# [DOCUMENT SECTION]
Starting from the state of the art described above, it has already
been proposed (cf. German Patent application No. P 28 45 965.6-34
and British Patent Application No. 2033709 corresponding to
commonly assigned U.S. application Ser. No. 086,175, filed Oct. 18,
1979), as initially indicated, to provide as connection elements
two substantially flat contact plates and to form a sandwich type
of contact arrangement from these contact plates with the PTC
element (or several PTC elements) interposed between the plates,
said contact arrangement being held together elastically. The
contact plates are adapted to the plan shape of the PTC elements,
and are held together by holding elements placed on the edges. The
unified structure thus obtained ensures that such a contact
arrangement can be manipulated without difficulty, but it does not
ensure the application pressure between contact plates and PTC
elements which is necessary for heat transfer. This pressure, which
is necessary for operational reasons, is applied only when the
arrangement is inserted in an appliance, by arranging for suitable
appliance parts to clamp the contact arrangement.
An object of the present invention is to develop an electrical
resistance heating element of the type initially indicated and
discussed hereinbefore, to form a self-contained unit which can be
used in a very wide range of applications, which guarantees optimum
heat shedding from the PTC element independently of further
measures when fitted, and can be manufactured in a simple and
inexpensive manner.

# [GIVEN DATA]
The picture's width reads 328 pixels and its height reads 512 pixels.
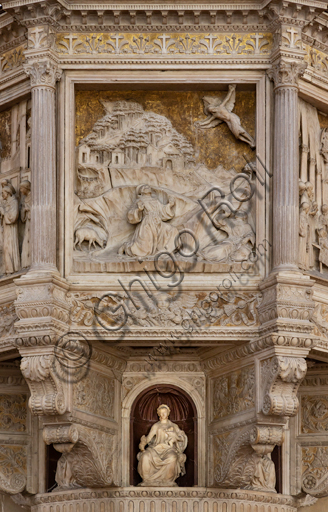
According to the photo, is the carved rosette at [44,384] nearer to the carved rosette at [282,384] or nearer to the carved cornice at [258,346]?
the carved cornice at [258,346]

# [WORK REQUIRED]
For each statement below, say yes or no according to the patent excerpt on PTC heating elements, and quote the excerpt's deciding words. (a) The contact plates are held together by holding elements placed on their edges. (b) The unified structure ensures the application pressure needed for heat transfer. (c) The required pressure is applied when the arrangement is inserted in an appliance.

# [THE REPLY]
(a) Yes: "are held together by holding elements placed on the edges"
(b) No: "but it does not ensure the application pressure between contact plates and PTC elements which is necessary for heat transfer"
(c) Yes: "is applied only when the arrangement is inserted in an appliance"